- Page text
★ ★ ★ ★

Early Investment Strategy
By sharing excess food, that would otherwise spoil with other tribes, our ancestors were able to invest in their future. Recognising the potential to be able to call upon them in the future when your need was greater. In effect, our ancestors were able to extend community relationships, create meaningful connections, and hedge against future shortages by sharing their excess food.
This is the beginning of feasting as one of the most important community events of early mankind. Beyond prestige, investment, and building relationships, sharing food controlled food ‘production’. Given the energy and time demand of hunting and gathering, plus the risk of failure in both activities, food ‘production’ was much harder then than anything we have ever experienced.
The value of the food shared, whilst also protecting what food is available in the environment, makes sharing a hugely valuable investment. What better way to share than by throwing a feast? A feast creates the opportunity for bonding to occur, information to be shared, and technology and knowledge to spread.
“Always rise to an early meal, but eat your fill before a feast. If you’re hungry you have no time to talk at the table.” - The Hávamál (Words of the High One) - A collection of Viking poems.
Over time the function of feasts expanded to include payment of debts, displays of wealth and power, a means to gain allies and frighten enemies. Its not just business that is negotiated at dinner tables. Feasts were used to negotiate war and peace, to celebrate rites of passage, to communicate with the gods and to honour the dead.
One of the oldest archaeological feast sites is at the Natufian site of Hilazon Tachtit Cave. Evidence suggests a feast was conducted at an elderly woman's burial about 12,000 years ago.
Butter Cakes and Beer
Feasting has been mythologised for thousands of millennia, and plays a part in every religion today. One of the earliest literature references [circa 3000-2350 BC] involves Enki the Sumerian “Lord of the Earth”, god of water, knowledge, crafts, and creation offering the goddess Inanna some butter cakes and beer.
A Chinese Shang dynasty bronze vessel [1700-1046 BC] shows worshipers offering their ancestors wine, soup, and fresh fruits. (No dumplings apparently). The Greek poet Homer [8th century BC] describes several feasts in the Iliad and the Odyssey, including the Poseidon feast at Pylos.

★ ★ ★ ★

- Activities
1 - According to the text on the history of feasting, what did Enki offer the goddess Inanna?
2 - Carry on the text about the history of feasting, picking up after its final sentence.

(Saved entries)
★ ★ ★ ★

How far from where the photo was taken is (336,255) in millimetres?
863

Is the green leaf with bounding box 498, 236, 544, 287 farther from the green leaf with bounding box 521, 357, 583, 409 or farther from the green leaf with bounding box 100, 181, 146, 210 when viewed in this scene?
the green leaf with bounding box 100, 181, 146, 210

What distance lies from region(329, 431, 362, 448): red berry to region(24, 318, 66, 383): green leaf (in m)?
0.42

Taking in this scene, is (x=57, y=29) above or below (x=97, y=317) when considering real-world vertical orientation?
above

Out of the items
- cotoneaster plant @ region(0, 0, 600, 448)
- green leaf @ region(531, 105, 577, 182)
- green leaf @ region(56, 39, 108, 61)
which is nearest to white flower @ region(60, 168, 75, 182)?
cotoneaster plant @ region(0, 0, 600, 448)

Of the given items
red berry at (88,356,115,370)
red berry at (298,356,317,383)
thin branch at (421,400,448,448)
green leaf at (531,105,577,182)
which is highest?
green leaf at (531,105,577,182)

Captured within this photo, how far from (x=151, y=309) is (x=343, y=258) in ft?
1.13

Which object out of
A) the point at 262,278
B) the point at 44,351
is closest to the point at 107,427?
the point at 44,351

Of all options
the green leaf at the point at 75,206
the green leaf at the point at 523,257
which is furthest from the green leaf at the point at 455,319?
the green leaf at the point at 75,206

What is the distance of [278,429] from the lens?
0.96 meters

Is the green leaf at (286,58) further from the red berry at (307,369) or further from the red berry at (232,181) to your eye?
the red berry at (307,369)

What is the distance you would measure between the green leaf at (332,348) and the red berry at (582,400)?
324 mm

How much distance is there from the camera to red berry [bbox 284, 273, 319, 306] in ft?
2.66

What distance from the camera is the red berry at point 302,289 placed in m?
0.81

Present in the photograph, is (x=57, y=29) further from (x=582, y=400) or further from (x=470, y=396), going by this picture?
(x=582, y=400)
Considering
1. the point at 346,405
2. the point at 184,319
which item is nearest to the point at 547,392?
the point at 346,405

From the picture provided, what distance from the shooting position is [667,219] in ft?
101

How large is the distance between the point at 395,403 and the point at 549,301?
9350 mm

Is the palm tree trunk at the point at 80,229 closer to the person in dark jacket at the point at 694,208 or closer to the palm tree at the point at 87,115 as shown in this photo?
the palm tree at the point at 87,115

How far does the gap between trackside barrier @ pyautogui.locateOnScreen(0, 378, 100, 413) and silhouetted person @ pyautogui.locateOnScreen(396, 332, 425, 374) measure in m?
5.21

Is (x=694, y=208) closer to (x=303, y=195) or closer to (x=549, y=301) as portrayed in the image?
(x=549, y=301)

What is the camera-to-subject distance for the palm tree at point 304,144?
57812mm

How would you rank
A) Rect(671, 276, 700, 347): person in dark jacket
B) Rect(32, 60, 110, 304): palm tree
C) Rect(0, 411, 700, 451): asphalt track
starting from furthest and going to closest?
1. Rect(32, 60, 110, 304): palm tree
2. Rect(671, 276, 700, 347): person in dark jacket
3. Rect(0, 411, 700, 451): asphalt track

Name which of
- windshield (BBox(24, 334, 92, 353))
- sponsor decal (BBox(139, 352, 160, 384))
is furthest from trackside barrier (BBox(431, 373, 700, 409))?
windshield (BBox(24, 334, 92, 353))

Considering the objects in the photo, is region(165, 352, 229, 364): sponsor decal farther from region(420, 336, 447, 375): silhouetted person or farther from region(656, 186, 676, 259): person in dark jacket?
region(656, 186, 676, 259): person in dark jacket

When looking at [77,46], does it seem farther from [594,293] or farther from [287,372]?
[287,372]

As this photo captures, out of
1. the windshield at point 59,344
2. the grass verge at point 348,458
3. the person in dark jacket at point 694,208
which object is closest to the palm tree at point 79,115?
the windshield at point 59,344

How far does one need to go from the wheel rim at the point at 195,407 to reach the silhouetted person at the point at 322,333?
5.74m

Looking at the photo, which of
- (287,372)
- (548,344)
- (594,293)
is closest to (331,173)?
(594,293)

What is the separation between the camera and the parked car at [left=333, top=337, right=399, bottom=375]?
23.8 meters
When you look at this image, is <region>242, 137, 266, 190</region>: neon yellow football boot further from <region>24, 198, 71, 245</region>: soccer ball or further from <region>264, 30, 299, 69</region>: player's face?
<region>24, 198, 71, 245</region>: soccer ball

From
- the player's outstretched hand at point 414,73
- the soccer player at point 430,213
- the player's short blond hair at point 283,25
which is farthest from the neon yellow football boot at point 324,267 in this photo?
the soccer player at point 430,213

★ ★ ★ ★

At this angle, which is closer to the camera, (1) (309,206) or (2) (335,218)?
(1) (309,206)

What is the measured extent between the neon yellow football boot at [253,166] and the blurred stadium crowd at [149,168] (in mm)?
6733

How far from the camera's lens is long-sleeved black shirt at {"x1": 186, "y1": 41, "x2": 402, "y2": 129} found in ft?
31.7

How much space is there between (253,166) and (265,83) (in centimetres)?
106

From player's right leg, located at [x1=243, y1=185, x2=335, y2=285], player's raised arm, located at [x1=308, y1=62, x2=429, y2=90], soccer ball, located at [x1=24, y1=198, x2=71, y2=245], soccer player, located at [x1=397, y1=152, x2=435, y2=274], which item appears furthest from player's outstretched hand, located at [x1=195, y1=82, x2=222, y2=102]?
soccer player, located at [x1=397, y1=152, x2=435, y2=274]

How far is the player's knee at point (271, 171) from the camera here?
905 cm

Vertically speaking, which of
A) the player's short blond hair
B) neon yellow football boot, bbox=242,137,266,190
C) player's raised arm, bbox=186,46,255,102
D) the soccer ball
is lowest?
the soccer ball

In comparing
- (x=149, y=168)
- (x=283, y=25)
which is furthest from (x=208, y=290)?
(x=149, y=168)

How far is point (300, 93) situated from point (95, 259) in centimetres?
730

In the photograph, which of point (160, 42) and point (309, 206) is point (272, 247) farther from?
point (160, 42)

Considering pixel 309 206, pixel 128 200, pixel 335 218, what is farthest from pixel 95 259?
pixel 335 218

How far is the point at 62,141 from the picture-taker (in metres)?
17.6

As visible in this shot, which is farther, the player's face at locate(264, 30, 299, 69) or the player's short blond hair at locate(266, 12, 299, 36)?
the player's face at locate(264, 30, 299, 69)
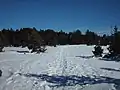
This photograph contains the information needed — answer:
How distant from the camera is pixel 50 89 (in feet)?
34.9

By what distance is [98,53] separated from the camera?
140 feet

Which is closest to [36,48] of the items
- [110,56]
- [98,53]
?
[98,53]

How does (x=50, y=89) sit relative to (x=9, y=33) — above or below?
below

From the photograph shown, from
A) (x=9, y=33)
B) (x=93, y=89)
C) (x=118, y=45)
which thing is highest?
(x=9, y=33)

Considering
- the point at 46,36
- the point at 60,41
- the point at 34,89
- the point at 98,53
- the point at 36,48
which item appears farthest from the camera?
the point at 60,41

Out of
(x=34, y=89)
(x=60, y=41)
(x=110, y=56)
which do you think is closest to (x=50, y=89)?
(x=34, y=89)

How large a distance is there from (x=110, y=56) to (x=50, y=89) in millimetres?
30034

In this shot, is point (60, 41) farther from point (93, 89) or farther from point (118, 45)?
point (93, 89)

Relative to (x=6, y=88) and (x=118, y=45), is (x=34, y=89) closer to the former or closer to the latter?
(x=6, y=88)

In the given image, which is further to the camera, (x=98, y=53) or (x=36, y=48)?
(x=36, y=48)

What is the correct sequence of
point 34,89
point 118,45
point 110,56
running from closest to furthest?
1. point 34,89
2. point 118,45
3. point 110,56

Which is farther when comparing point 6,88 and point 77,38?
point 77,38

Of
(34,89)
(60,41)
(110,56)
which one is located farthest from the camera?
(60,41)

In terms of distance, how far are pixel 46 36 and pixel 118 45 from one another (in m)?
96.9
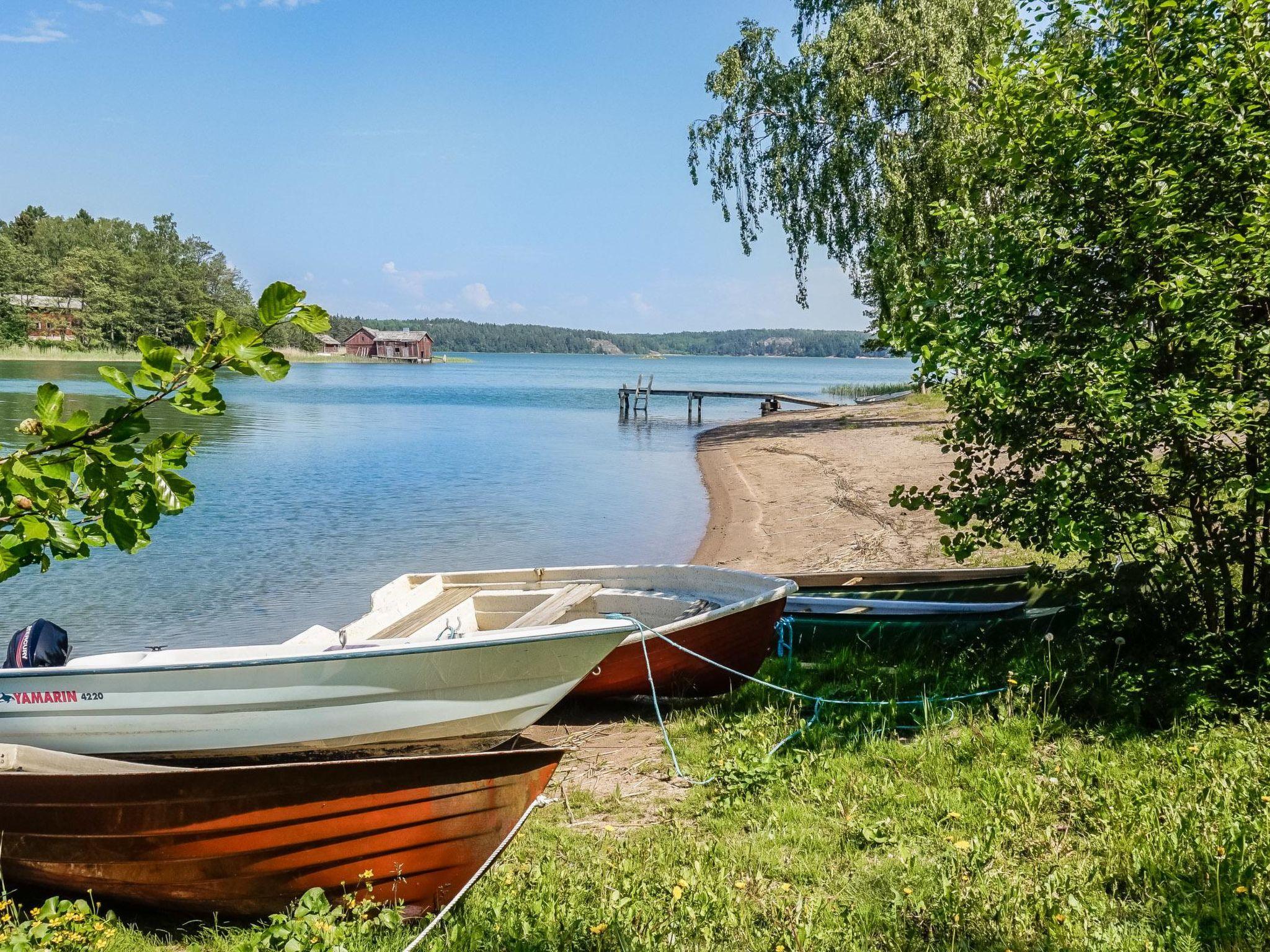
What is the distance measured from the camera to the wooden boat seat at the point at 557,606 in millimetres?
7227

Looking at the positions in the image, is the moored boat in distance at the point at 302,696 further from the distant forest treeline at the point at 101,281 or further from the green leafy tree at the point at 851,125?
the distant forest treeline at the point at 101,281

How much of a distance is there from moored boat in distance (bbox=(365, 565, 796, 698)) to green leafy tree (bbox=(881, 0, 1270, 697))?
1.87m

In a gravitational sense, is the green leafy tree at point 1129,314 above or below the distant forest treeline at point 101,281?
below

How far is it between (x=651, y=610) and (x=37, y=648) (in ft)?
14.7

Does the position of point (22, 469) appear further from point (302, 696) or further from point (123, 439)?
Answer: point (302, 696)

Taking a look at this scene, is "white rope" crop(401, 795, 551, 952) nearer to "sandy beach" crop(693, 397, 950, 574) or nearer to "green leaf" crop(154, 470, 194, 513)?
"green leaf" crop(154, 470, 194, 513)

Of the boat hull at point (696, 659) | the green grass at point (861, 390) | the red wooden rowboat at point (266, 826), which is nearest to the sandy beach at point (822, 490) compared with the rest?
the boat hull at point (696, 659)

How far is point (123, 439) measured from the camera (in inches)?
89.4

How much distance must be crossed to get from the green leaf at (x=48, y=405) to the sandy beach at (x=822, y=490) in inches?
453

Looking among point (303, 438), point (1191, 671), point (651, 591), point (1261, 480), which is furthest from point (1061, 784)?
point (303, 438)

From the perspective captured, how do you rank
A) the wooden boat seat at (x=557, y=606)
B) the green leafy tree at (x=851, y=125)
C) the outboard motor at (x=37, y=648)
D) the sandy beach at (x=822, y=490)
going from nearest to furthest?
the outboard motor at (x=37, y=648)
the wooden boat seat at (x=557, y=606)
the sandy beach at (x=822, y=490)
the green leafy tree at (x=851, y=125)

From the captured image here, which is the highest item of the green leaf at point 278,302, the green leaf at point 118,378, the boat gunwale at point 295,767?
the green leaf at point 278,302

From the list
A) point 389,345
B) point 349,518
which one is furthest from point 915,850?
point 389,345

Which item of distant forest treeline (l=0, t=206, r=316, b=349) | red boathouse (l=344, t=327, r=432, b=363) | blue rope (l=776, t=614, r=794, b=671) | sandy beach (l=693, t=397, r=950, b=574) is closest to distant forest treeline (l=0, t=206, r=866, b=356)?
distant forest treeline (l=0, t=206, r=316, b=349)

★ ★ ★ ★

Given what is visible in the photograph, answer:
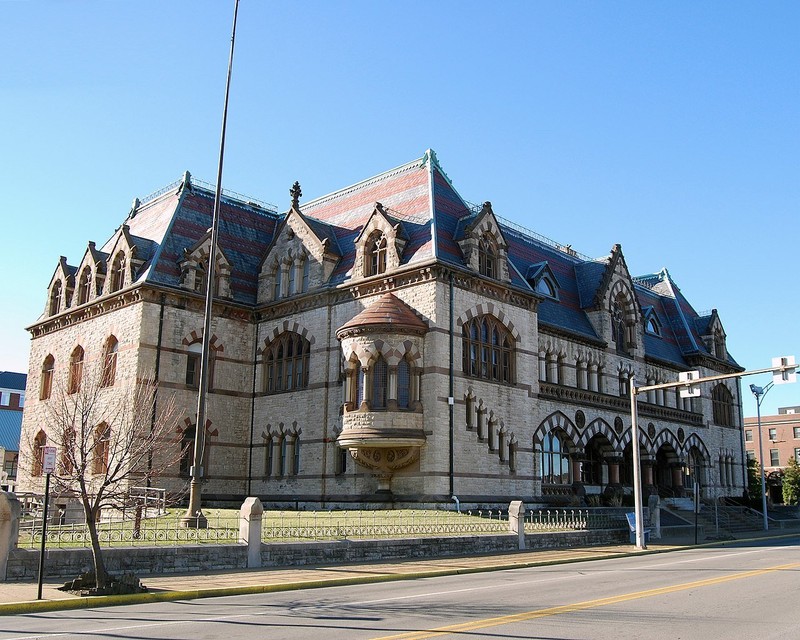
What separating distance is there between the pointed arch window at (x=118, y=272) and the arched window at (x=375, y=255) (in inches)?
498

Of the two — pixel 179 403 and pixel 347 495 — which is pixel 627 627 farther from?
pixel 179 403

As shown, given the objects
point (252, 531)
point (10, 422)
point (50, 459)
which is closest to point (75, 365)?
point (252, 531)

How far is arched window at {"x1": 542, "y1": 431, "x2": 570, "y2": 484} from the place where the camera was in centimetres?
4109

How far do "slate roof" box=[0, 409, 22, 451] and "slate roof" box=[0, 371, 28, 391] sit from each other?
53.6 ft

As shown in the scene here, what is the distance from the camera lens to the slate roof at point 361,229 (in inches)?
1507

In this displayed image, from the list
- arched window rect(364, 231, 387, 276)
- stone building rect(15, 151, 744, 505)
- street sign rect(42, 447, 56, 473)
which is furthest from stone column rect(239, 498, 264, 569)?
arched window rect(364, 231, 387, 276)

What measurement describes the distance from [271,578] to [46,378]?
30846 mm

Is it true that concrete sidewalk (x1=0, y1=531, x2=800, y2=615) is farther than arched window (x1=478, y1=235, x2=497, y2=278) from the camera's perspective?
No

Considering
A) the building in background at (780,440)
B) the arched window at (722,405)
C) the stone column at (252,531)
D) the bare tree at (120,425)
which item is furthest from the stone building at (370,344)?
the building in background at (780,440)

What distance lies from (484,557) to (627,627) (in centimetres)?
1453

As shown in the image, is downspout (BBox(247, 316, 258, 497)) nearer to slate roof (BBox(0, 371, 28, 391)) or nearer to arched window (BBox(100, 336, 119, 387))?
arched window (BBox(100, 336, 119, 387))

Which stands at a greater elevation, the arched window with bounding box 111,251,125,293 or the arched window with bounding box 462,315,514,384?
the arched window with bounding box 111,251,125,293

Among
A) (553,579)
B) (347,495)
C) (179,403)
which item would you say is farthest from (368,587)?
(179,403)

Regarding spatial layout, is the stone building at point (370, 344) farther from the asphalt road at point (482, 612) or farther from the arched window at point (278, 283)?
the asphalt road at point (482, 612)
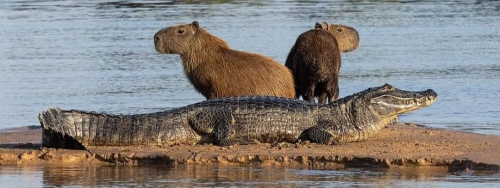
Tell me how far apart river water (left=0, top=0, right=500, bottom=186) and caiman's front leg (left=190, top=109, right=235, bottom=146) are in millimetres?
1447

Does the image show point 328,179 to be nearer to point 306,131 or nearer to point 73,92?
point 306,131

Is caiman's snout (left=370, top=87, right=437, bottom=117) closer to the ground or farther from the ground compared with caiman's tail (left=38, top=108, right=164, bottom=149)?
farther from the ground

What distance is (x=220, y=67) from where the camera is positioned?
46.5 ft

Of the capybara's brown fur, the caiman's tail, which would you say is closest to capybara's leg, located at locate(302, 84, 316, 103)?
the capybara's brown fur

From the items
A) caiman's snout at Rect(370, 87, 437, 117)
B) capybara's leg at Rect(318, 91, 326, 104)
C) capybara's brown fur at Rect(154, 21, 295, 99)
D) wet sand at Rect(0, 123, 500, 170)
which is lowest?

★ ★ ★ ★

- Answers for each item
1 - Butter cakes and beer.

2 -
Whether Jewish, Christian, Muslim or Hindi your calendar will no doubt contain feasts. The same goes for secular people too, whether it is Halloween (sweets are for feasts too), Thanksgiving, a birthday, or a dinner party to catch up with friends. Sharing food brings people together, nurtures relationships, and lifts spirits.
Fasting and feasting are universal human responses, and any meal, shared with love, can be an agape. - Elise M. Boulding
A Family That Eats Together Stays Together
Not every cliché is a cliché so to speak. Studies carried out by The Journal of Adolescent Health Experts show “…more frequent family dinners are related to fewer emotional and behavioural problems, greater emotional well-being, more trusting and helpful behaviours towards others and higher life satisfaction.”
The dinner table is in some ways the the microcosm of what's going on in the family in general. When a family sits down together, it helps them handle the stresses of daily life and the hassles of day-to-day existence. Eating together tends to promote more sensible eating habits, which in turn helps manage weight more easily.
There are other less predictable benefits, especially for children. These include better academic results, lower rates of depression, more resilience and higher self-esteem. Additionally, family meals are linked to lower rates of substance abuse, teen pregnancy, and eating disorders. The Family Dinner Project based at Massachusetts General Hospital’s Psychiatry Academy believe family dinners nourish more than the body, but in fact nourish ethical thinking.
Eating together is about coming together, about belonging, an opportunity for expression, meaningful connection, and healthy growth. It's a fundamental part of our health, relationships, culture and well-being.